(Exercise text)

The Falsified Medicines Directive is a directive that will be fully incorporated into UK law in 14 months, has been created in order to protect public health and safety from falsified medicines. These falsifications have become more and more sophisticated the risk that they pose to patients in the EU are increasing each year.
This legislation aims to provide a secure supply chain for manufacturers through wholesale and pre-wholesale to dispensers and to patients in order to improve safety. The Pharmaceutical Journal has been looking into the Directive and has conducted a survey which has shown the majority of pharmacists support the Falsified Medicines Directive, or FMD, in theory but are concerned about how this change on the law could operate in practice.
FMD is European wide legislation which will aim to offer a safe chain from manufacturers through the wholesale channels and pre-wholesale to dispensers and then on to patients. The legislation will go live on the 9th February 2019. The Directive will be put into action across the UK with the assistance of The Medicines and Healthcare products Regulatory Agency, or MHRA, who is working out the best way to implement the new law through the FMD Implementation Advisory Board.
Once incorporated into UK law, medicine packs will have to be issued with a tamper proof security seal as well as a unique identifier which will be imbedded in a 2D barcode and will allow the medicine to be tracked from manufacturer down the supply chain to the patient. This identification data will be stored on an EU-wide central hub called European Medicines Verification System. However, the Pharmaceutical Journal’s survey, carried out on 656 Royal Pharmaceutical Society members, showed that 27% were unaware of the date the FMD is officially incorporated into UK law, and of the 73% that were aware, 72% said that they did not understand the knock on effects of the FMD on their work.

(End Exercise text)
(Provided material)

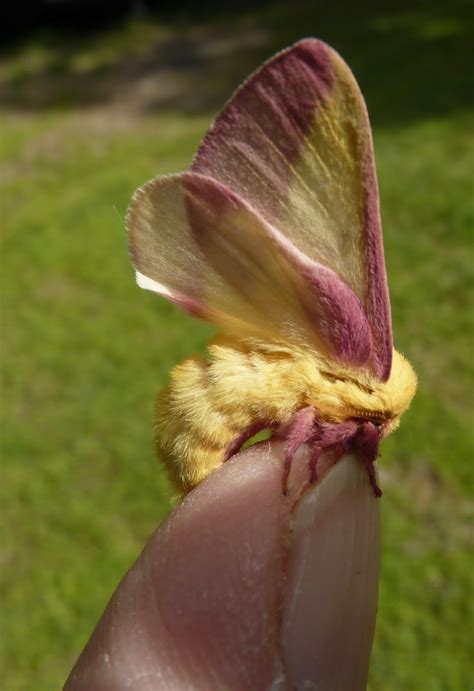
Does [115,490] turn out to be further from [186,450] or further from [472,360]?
[186,450]

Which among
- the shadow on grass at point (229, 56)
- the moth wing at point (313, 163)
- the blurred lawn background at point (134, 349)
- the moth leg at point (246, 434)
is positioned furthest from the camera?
the shadow on grass at point (229, 56)

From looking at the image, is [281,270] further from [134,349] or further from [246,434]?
[134,349]

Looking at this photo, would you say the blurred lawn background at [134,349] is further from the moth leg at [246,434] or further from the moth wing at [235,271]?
the moth wing at [235,271]

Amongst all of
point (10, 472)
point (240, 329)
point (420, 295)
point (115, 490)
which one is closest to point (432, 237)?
point (420, 295)

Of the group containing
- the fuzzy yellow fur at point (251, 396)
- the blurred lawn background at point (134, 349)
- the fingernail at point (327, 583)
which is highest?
the fuzzy yellow fur at point (251, 396)

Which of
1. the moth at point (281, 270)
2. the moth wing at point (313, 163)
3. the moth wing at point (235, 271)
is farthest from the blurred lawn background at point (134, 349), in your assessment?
the moth wing at point (313, 163)
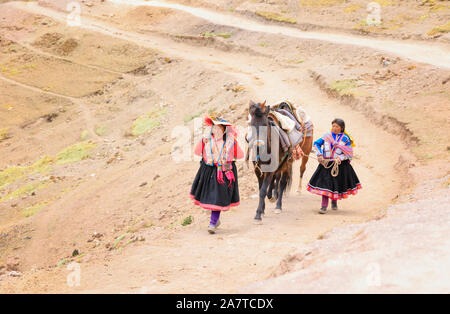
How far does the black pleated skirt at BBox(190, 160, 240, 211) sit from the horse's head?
0.70 metres

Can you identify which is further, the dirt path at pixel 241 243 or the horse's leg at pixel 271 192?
the horse's leg at pixel 271 192

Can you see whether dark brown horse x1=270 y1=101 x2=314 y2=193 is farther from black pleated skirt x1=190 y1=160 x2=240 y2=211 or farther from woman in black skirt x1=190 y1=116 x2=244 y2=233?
black pleated skirt x1=190 y1=160 x2=240 y2=211

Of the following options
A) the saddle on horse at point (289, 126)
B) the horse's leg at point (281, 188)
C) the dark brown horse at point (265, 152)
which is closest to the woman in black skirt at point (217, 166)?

(End Provided material)

Exercise aim
Retype the stretch of the Falsified Medicines Directive text from "FMD is European" through "Implementation Advisory Board.", keeping every word and mark unchanged. The records are not used for this exercise.

Solution to this exercise
FMD is European wide legislation which will aim to offer a safe chain from manufacturers through the wholesale channels and pre-wholesale to dispensers and then on to patients. The legislation will go live on the 9th February 2019. The Directive will be put into action across the UK with the assistance of The Medicines and Healthcare products Regulatory Agency, or MHRA, who is working out the best way to implement the new law through the FMD Implementation Advisory Board.